Entries linking to payroll
c. 1200, paien, "to appease, pacify, satisfy, be to the liking of," from Old French paier "to pay, pay up" (12c., Modern French payer), from Latin pacare "to please, pacify, satisfy" (in Medieval Latin especially "satisfy a creditor"), literally "make peaceful," from pax (genitive pacis) "peace" (see peace).

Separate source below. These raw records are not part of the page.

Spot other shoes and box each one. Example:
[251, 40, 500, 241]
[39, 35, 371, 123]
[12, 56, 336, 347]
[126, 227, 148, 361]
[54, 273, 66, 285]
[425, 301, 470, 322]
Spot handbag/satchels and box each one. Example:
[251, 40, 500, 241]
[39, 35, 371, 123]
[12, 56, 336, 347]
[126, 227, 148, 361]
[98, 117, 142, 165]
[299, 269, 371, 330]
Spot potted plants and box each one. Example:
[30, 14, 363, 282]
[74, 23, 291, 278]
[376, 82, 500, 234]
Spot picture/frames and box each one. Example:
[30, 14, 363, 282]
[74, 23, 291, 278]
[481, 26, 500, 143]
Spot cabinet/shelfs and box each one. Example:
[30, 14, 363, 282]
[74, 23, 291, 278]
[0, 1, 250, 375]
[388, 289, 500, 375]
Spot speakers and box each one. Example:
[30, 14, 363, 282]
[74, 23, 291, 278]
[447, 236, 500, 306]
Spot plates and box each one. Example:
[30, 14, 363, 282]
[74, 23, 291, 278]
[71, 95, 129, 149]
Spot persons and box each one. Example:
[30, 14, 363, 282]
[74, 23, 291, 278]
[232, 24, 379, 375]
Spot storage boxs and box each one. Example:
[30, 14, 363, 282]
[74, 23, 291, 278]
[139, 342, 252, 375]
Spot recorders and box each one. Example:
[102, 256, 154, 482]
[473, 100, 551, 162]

The meaning "to give what is due for goods or services" arose in Medieval Latin and was attested in English by early 13c.; the sense of "please, pacify" died out in English by 1500. Figurative sense of "suffer, endure" (a punishment, etc.) is first recorded late 14c. Meaning "to give or render" with little or no sense of obligation (pay attention, pay respects, pay a compliment) is by 1580s. Meaning "be remunerative, be profitable, yield a suitable return or reward" is by 1812. Related: Paid; paying. To pay up was originally (mid-15c.) "make up the difference between two sums of money;" the sense of "pay fully or promptly" is by 1911. Pay television is attested by 1957.

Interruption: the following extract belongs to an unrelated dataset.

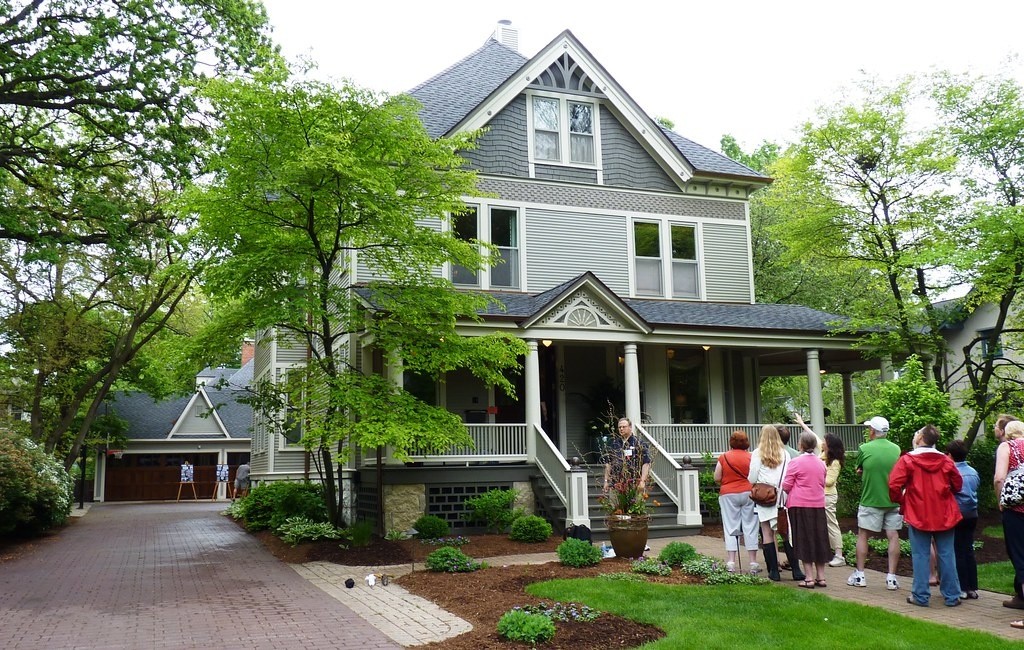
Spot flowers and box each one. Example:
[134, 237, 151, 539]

c. 1200, rolle, "rolled-up piece of parchment or paper, scroll" (especially one inscribed with an official record), from Old French rolle "document, parchment scroll, decree" (12c.), Medieval Latin rotulus "a roll of paper" (source also of Spanish rollo, Italian rullo), from Latin rotula "small wheel," diminutive of rota "wheel" (see rotary). Dutch rol, German Rolle, Danish rulle, etc. are from French.

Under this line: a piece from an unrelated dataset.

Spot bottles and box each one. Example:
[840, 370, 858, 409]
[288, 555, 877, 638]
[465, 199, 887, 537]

The meaning "a register, a list, a catalogue" is from late 14c., common from c. 1800. The general sense of "quantity of material rolled up" also is from late 14c. Specific cookery meaning "small quantity of dough which is rolled before baking" is recorded from mid-15c. The meaning "quantity of paper money" is from 1846; the sense of "quantity of (rolled) film" is from 1890.